Python regex lookbehind inconsistency?


When I run the following code:

import re

s = 'baaaad'

l = re.findall(r'((a)(?=a))', s)
print l
for elem in l:
    print ''.join(elem)

I get the output:

[('a', 'a'), ('a', 'a'), ('a', 'a')] aa aa aa

which is as expected. But when I try the corresponding strategy for lookbehind ie:

s = 'baaaad'

l = re.findall(r'((?<=b)(a))', s)
    print l
for elem in l:
    print ''.join(elem)

I get:

[('a', 'a')] aa

I was expecting to get:

[('b', 'a')] ba

Why this (to me) unexpected behavior? If I am doing something wrong, what is it? And how to fix it?

Thanks!


Solution

  • You seem to think that one of the groups in the output is from (a), and the other is from the lookahead or lookbehind. That's not the case.
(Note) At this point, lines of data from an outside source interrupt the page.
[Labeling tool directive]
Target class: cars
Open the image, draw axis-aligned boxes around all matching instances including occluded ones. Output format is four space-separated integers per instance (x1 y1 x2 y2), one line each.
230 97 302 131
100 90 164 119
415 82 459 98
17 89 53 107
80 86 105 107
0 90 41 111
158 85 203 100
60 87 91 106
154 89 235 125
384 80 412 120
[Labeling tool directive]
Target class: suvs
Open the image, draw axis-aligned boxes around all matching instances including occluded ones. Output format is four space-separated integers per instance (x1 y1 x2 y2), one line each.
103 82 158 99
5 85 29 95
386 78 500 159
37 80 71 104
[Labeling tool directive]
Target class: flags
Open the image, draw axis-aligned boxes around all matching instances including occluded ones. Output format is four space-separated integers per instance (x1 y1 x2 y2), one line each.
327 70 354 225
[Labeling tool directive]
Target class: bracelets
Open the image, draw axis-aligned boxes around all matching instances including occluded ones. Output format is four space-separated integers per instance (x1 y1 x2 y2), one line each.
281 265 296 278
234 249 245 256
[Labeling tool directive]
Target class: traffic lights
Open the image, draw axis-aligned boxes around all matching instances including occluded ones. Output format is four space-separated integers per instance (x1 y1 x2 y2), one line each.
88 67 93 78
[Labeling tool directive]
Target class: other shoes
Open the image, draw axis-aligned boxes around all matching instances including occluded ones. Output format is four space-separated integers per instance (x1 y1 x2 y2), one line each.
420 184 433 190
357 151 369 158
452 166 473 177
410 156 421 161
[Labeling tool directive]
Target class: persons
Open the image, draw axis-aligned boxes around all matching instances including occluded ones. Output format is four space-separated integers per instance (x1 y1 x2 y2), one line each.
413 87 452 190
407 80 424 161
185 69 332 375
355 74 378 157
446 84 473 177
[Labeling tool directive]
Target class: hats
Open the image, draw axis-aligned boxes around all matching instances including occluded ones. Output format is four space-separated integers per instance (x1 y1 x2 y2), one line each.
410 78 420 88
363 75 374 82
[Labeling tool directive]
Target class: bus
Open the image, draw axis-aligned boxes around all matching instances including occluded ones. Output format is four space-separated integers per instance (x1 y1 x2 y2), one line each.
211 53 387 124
One of the groups is (a), and the other is from the parentheses surrounding your entire regex:

     v    v not these
    ((?<=b)(a))
    ^         ^ these
    

    The lookahead does not match a, and the lookbehind does not match b. They match a position in the string after which an a occurs, or before which a b occurs. They don't match any actual characters. Thus, both your regexes only match a, with restrictions on what might come before or after, and both capturing groups in both regexes only capture a.